Más profundo en el hombre que las seis primeras formas de consciencia (la vista, el oído, el olfato, el gusto, el tacto, la mente) con que están dotados los seres sensibles, había una séptima llamada Mana o autoconsciencia. Pero Alaya, la forma definitiva y última de consciencia, yacía todavía a mayor profundidad. Tal como determinaban Los treinta versos, «como en un torrente violento, siempre fluyente, siempre cambiante», esta octava forma de consciencia, como un río enfurecido, cambiaba incesantemente, sin cesar de fluir nunca hacia adelante. En flujo constante, el Alaya es la fuente de todos los seres sensibles y la suma de todos los efectos sobre ellos. Asanga, cofundador junto con Vasubandhu de la escuela de Yuishiki, en una obra doctrinal titulada La providencia del gran vehículo, desarrollaba, sobre la base de la eternamente mutativa naturaleza del Alaya, una teoría única de la Cadena de la Causación en términos de tiempo. Se refería a la interacción de la consciencia del Alaya y la Ley de la Profanación, que daba origen a lo que se calificaba de «ciclo siempre recurrente de aniquilación y renovación de la causalidad». Según la doctrina de Yuishiki, cada uno de los varios dharmas, que en realidad no eran más que consciencia, lejos de gozar de la permanencia eterna existían sólo por el momento. Y una vez pasado el instante eran aniquiladas. En el momento presente la consciencia Alaya y la Ley de la Profanación existen simultáneamente, y su interacción da origen a la causalidad del instante actual. Una vez que este momento ha pasado, tanto el Alaya como la Ley de la Profanación son aniquilados, pero en el momento siguiente ambas vuelven a nacer, y ambas se interaccionan otra vez, para dar origen a una nueva causalidad. Por tanto los seres existentes son aniquilados en un momento u otro momento, y esto da origen al tiempo. El proceso por el que el tiempo es engendrado en esta aniquilación de momento a momento, puede semejarse a la relación entre una fila de puntos y una línea.

* * *

A medida que pasaban los minutos, Honda se vio gradualmente arrastrado a la profunda exposición doctrinal de la abadesa. Pero sus circunstancias presentes impedían a su espíritu toda indagación racional. La súbita explosión de la compleja terminología budista le dejó suspenso, y luego surgieron muchos puntos difíciles sobre los que tenía dudas. Karma, pensaba, debería operar eternamente, un proceso sin principio, que por su naturaleza contenía dentro de sí mismo elementos de tiempo. Le parecía contradictorio que por el contrario el tiempo se entendiera como surgiendo de la disolución y la regeneración de la causalidad en cada momento presente.

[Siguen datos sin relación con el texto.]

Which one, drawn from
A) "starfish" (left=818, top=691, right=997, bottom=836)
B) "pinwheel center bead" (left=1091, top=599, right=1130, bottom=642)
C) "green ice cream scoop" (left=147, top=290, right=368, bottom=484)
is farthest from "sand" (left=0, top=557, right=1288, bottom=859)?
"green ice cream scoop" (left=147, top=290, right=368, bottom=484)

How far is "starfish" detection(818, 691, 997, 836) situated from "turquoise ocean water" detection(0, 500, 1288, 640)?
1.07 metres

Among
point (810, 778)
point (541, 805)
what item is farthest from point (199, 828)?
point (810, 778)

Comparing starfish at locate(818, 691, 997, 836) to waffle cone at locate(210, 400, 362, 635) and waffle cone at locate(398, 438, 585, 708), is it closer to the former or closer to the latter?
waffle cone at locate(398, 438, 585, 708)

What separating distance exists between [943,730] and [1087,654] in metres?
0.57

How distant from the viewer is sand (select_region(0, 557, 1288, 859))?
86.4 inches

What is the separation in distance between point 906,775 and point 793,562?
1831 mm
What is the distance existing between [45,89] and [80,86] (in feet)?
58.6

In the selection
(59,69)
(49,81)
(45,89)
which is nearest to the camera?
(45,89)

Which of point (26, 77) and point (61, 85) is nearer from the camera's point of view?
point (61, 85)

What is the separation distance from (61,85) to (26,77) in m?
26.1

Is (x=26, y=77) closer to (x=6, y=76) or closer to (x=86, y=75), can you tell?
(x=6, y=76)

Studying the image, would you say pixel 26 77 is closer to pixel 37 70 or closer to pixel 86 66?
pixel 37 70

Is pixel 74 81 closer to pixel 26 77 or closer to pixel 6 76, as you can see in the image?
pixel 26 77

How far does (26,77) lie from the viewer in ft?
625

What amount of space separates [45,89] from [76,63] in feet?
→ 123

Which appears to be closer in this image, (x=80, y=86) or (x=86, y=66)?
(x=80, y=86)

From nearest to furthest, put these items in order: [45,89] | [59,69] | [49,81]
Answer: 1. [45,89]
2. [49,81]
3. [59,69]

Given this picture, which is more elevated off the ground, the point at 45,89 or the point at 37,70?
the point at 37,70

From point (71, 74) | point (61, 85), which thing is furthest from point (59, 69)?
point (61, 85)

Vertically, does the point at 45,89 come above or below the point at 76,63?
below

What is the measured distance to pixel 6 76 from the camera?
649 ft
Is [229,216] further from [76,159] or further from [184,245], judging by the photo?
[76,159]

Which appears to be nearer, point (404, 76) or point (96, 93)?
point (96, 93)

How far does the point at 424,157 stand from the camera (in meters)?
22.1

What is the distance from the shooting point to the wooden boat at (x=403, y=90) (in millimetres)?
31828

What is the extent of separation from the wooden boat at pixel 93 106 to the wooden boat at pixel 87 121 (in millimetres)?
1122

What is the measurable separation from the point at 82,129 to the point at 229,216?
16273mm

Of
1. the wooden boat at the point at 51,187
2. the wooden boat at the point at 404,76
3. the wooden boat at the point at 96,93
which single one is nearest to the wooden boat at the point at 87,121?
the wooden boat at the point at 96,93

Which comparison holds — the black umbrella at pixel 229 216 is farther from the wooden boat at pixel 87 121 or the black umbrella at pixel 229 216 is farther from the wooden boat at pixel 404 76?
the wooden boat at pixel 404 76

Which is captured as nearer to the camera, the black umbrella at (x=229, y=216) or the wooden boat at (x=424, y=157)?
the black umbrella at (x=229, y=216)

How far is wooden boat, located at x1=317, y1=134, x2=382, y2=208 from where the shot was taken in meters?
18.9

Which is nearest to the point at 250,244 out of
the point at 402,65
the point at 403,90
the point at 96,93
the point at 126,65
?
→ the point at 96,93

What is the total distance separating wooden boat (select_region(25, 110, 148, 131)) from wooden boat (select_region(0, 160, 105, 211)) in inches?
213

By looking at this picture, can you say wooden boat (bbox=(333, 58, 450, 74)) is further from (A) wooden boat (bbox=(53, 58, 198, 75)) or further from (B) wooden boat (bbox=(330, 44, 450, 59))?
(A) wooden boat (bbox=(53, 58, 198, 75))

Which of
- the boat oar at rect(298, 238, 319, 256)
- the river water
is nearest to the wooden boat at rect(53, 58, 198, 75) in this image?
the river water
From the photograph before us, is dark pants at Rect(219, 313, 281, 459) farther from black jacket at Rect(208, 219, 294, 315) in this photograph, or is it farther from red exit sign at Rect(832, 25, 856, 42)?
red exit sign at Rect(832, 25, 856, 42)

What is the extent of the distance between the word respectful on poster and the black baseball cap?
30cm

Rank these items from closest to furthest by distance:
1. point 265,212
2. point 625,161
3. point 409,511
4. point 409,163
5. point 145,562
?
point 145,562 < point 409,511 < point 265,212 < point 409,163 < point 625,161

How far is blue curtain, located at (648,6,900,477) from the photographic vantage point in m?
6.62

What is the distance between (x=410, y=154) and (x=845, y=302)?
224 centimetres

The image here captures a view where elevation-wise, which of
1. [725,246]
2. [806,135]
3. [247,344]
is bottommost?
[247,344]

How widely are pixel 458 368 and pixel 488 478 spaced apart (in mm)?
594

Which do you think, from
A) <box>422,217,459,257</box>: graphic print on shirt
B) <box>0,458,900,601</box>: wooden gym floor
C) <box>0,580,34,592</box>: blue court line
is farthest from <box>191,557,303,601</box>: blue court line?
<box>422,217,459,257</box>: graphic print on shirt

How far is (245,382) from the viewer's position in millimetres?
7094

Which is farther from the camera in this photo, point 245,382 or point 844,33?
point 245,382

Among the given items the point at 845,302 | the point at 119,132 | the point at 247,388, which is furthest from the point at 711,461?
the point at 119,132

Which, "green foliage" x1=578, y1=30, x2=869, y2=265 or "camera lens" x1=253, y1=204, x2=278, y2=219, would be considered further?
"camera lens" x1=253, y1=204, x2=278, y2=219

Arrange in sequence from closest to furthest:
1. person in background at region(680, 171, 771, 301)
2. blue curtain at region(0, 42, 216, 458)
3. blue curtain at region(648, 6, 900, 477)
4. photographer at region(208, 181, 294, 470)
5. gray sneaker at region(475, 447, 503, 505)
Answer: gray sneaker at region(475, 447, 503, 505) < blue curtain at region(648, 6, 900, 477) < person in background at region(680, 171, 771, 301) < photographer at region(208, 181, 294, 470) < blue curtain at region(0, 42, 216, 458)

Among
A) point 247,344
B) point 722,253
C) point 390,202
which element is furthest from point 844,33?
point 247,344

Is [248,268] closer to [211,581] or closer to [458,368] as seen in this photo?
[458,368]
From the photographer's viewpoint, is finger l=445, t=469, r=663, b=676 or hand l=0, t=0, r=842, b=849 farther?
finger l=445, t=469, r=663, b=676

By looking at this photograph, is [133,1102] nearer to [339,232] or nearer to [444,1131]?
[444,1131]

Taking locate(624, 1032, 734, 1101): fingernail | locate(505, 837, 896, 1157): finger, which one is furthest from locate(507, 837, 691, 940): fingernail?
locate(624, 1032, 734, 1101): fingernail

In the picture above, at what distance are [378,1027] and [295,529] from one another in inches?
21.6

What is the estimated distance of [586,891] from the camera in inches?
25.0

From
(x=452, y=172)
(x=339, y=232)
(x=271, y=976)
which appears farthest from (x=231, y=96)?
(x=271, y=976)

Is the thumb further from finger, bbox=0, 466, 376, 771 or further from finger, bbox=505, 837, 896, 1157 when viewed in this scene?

Sus recelos le impidieron prestar una atención totalmente sincera y respetuosa al sabio discurso de su reverencia. La monja le irritaba también con sus exclamaciones. A intervalos, intervenía con frases como «¡Qué cierto es!… ¡Eso es!… ¿Cómo podría ser de otra manera»?, y así sucesivamente. Por tanto él se contentó con memorizar los títulos de Los treinta versos y La providencia del gran vehículo, y pensó que podría consultarlos a placer y luego volver allí para hacer preguntas. Dado su estado actual no se dio cuenta desde qué perspectiva y con qué claridad las palabras de la abadesa estaban iluminando el destino tanto de Kiyoaki como el suyo, igual que la Luna, en su cenit, ilumina las aguas oscuras de un lago. Musitó una cortés despedida, y salió de Gesshu lo más rápidamente que pudo.